## Steps

1. **Data Splitting**
   - Split the dataset into training, testing, and validation sets with a ratio of 60:20:20.

2. **Data Filtering**
   - Select data samples that have at least 0.1% masks and their corresponding images.

3. **Normalization**
   - Apply Z-score normalization to the data.

4. **Data Transformation**
   - Convert 3D data into 2D slices.

5. **Cropping**
   - Crop the data to a dimension of 192 x 192.

6. **Data Format Conversion**
   - Convert data from .nii.gz to .npy format.

In [8]:
# Importing necessary module
import os
import re
import glob
import cv2
import shutil
import numpy as np
import nibabel as nib
import matplotlib.pyplot as plt
from sklearn.model_selection import train_test_split

In [9]:
# Data path
data_folder = "/path/"

In [10]:
# Image and Mask files
image_files = sorted(glob.glob(os.path.join(data_folder, "**/*_T1w.nii.gz"), recursive=True))
mask_files = sorted(glob.glob(os.path.join(data_folder, "**/*_label-L_desc-T1lesion_mask.nii.gz"), recursive=True))

# Spliting train, test and validation sets in the ratio of 60:20:20
image_train_files, image_test_val_files = train_test_split(image_files, test_size=0.4, random_state=42)
image_test_files, image_val_files = train_test_split(image_test_val_files, test_size=0.5, random_state=42)

mask_train_files, mask_test_val_files = train_test_split(mask_files, test_size=0.4, random_state=42)
mask_test_files, mask_val_files = train_test_split(mask_test_val_files, test_size=0.5, random_state=42)

# Define the directories to save the train, test, and validation files
train_dir = os.path.join(data_folder, 'train')
test_dir = os.path.join(data_folder, 'test')
val_dir = os.path.join(data_folder, 'val')

# Accept atleast 0.1% (threshold)
mask_rejection_threshold = 0.001

#TRAINING
for file_name in image_train_files:
    # Load file
    file_path = file_name
    file_data = nib.load(file_path).get_fdata()

    # Load corresponding mask file
    mask_file_name = file_name.replace('_T1w.nii.gz', '_label-L_desc-T1lesion_mask.nii.gz')
    mask_file_path = os.path.join(os.path.dirname(file_path), mask_file_name)
    mask_data = nib.load(mask_file_path).get_fdata()

    # Get the shape of the image
    x_dim, y_dim, z_dim = file_data.shape
    
    image_folder = os.path.splitext(file_path)[0] + '_train_image_slices'
    os.makedirs(os.path.join(train_dir, image_folder), exist_ok=True)
    mask_folder = os.path.splitext(mask_file_path)[0] + '_train_mask_slices'
    os.makedirs(os.path.join(train_dir, mask_folder), exist_ok=True)

    # Slice along the Z-axis
    for i in range(z_dim):
        # Extract the 2D slice from the 3D data and mask
        slice_data = file_data[:, :, i]
        mask_slice_data = mask_data[:, :, i]

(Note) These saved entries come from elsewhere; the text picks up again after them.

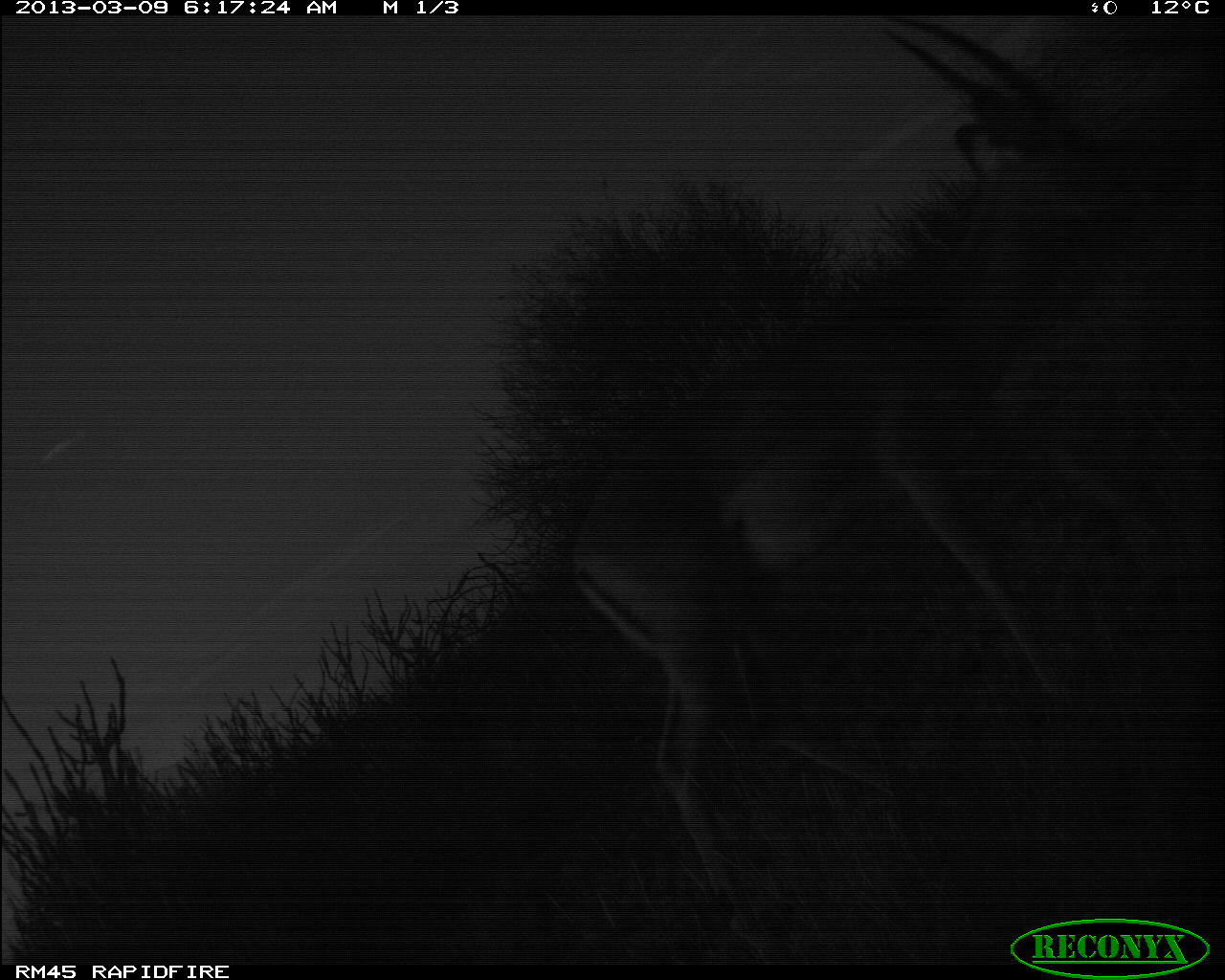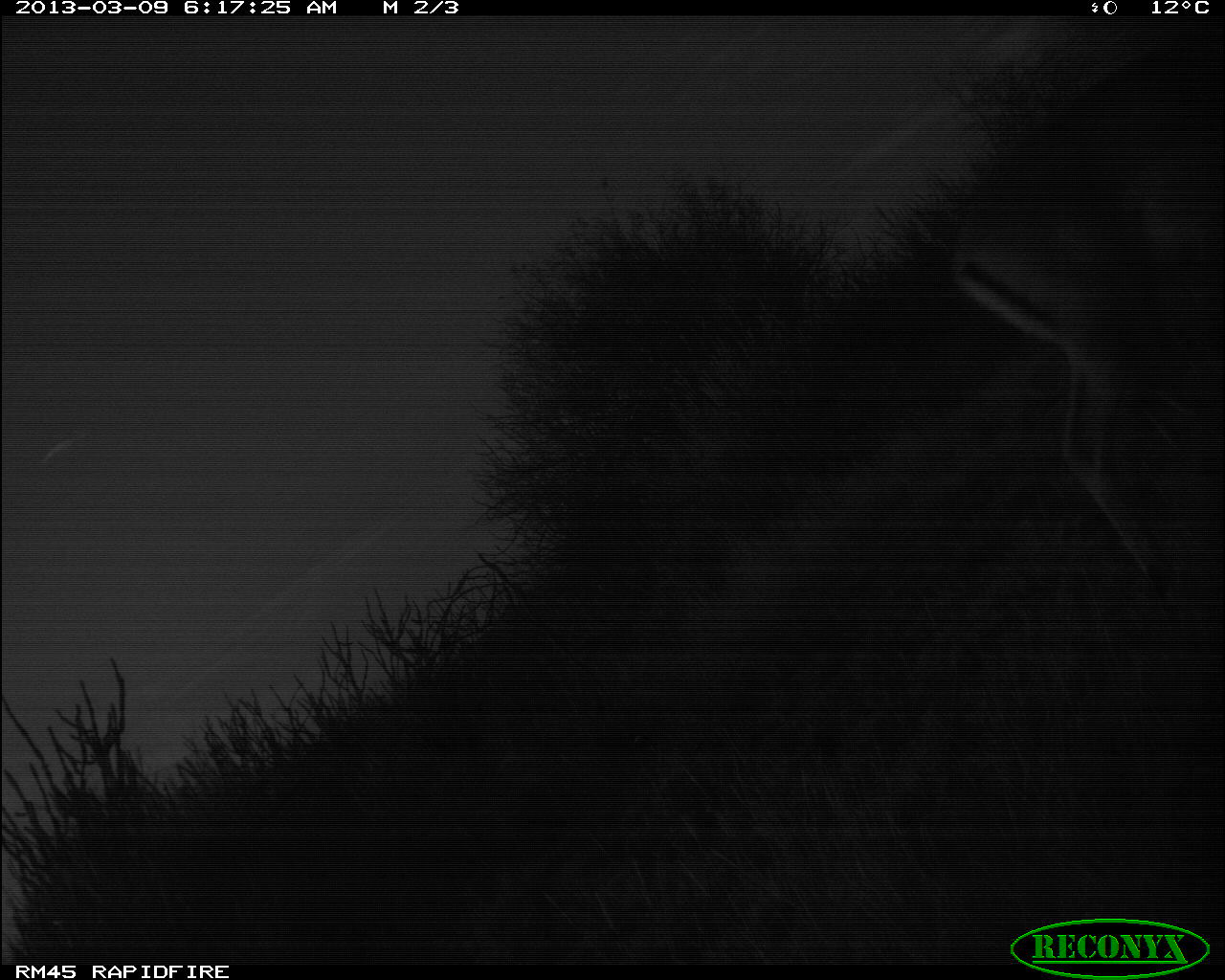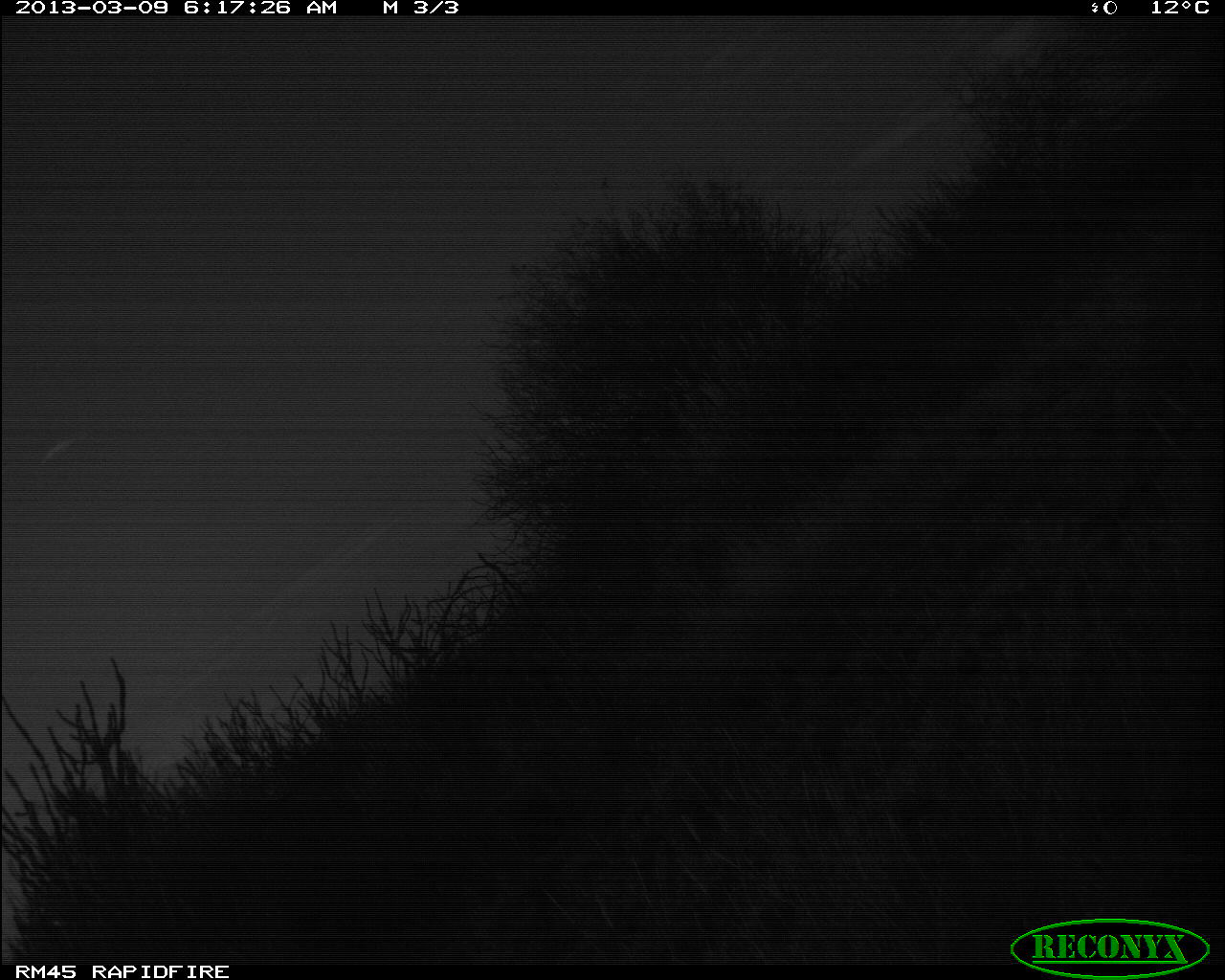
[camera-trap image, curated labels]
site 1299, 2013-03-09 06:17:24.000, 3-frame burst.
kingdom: Animalia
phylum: Chordata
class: Mammalia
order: Artiodactyla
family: Bovidae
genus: Aepyceros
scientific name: Aepyceros melampus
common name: impala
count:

        # Reject if the mask slice has enough nonzero pixels/lesion 
        if np.count_nonzero(mask_slice_data) / mask_slice_data.size >= mask_rejection_threshold:
            # Crop the image
            slice_data_cropped = slice_data[10:190, 40:220]
            # Resize the image
            slice_data_resized = cv2.resize(slice_data_cropped, (192, 192), interpolation=cv2.INTER_LINEAR)
            # Normalize data using Z-score normalization
            data_norm = (slice_data_resized - np.mean(slice_data_resized)) / np.std(slice_data_resized, ddof=1)

            # Save the image slice as a .npy file in the image folder
            slice_filename = os.path.splitext(os.path.basename(file_path))[0] + f'_slice_{i}.npy'
            slice_path = os.path.join(train_dir, image_folder, slice_filename)
            np.save(slice_path, data_norm)

            # Resize the mask
            mask_slice_data_cropped = mask_slice_data[10:190, 40:220]
            mask_slice_data_resized = cv2.resize(mask_slice_data_cropped, (192, 192), interpolation=cv2.INTER_NEAREST)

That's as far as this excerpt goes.